----- Data provided
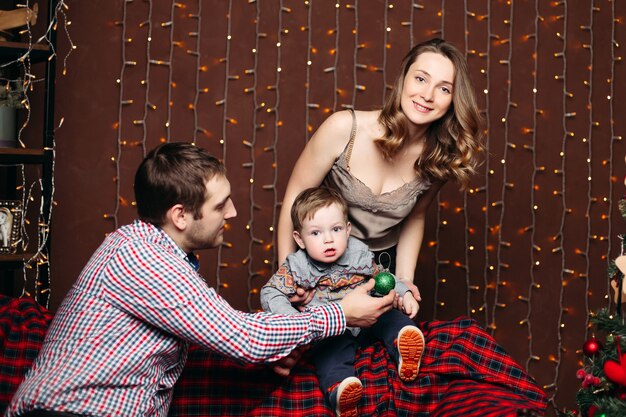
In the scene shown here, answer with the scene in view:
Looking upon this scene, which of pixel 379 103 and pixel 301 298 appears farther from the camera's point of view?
pixel 379 103

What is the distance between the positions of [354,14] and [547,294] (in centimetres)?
178

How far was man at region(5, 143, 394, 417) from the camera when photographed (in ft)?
5.16

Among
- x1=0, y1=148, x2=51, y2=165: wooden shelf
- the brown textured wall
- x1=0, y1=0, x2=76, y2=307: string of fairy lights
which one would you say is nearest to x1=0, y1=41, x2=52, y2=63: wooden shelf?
x1=0, y1=0, x2=76, y2=307: string of fairy lights

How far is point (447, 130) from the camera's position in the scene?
101 inches

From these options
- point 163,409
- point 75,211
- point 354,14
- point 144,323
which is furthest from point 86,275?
point 354,14

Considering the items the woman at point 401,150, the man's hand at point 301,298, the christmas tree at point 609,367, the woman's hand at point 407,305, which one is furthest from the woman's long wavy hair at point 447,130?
the christmas tree at point 609,367

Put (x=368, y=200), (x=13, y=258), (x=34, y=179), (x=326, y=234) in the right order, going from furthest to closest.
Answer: (x=34, y=179), (x=13, y=258), (x=368, y=200), (x=326, y=234)

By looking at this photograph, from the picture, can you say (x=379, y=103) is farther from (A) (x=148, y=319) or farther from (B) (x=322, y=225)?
(A) (x=148, y=319)

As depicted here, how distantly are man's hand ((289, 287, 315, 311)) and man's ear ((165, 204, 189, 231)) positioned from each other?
0.62 metres

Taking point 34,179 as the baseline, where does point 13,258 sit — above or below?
below

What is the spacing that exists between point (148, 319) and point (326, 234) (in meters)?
0.77

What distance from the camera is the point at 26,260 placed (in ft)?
8.68

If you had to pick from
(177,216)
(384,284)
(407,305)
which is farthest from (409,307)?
(177,216)

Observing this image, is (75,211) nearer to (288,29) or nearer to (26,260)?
(26,260)
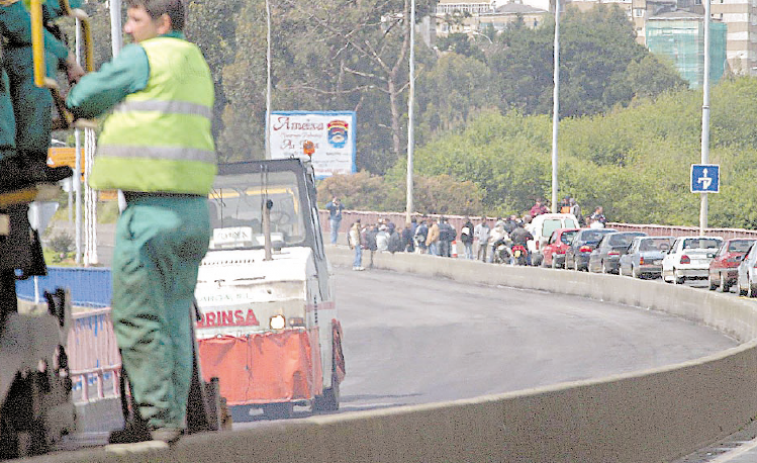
----------
(Your objective): Copy out the data above line for line without any changes, and leave the pictures out.

(Output below):
In the scene shown here, answer with the scene in view:
Looking upon this scene, which of pixel 379 103 and pixel 301 298 appears farther from the camera's point of view?
pixel 379 103

What is the distance between the positions of [354,14] and [547,294] (in centimetres)?
178

How far was man at region(5, 143, 394, 417) from the camera when photographed (in ft)?
5.16

Among
- x1=0, y1=148, x2=51, y2=165: wooden shelf
- the brown textured wall
- x1=0, y1=0, x2=76, y2=307: string of fairy lights
which one would you say is nearest to x1=0, y1=41, x2=52, y2=63: wooden shelf?
x1=0, y1=0, x2=76, y2=307: string of fairy lights

How far is point (447, 130) from the camera's position in the scene?
101 inches

From these options
- point 163,409
- point 75,211
- point 354,14
- point 144,323
which is furthest from point 86,275?
point 354,14

Considering the items the woman at point 401,150, the man's hand at point 301,298, the christmas tree at point 609,367, the woman's hand at point 407,305, which one is furthest from the woman's long wavy hair at point 447,130?
the christmas tree at point 609,367

Put (x=368, y=200), (x=13, y=258), (x=34, y=179), (x=326, y=234) in the right order, going from furthest to closest.
Answer: (x=34, y=179), (x=13, y=258), (x=368, y=200), (x=326, y=234)

By looking at this photograph, from the picture, can you say (x=379, y=103) is farther from (A) (x=148, y=319) or farther from (B) (x=322, y=225)?
(A) (x=148, y=319)

As depicted here, how distantly are man's hand ((289, 287, 315, 311)) and man's ear ((165, 204, 189, 231)) positioned from each other?
0.62 metres

Taking point 34,179 as the baseline, where does point 13,258 sit — above or below?
below

What is the spacing that exists between point (148, 319) and point (326, 234) (in meters)?
0.77

What distance from the camera is the point at 26,260 placed (in ft)?
8.68

If you had to pick from
(177,216)
(384,284)
(407,305)
which is farthest from (409,307)?
(177,216)

Observing this image, is (75,211) nearer to (288,29) or nearer to (26,260)?
(26,260)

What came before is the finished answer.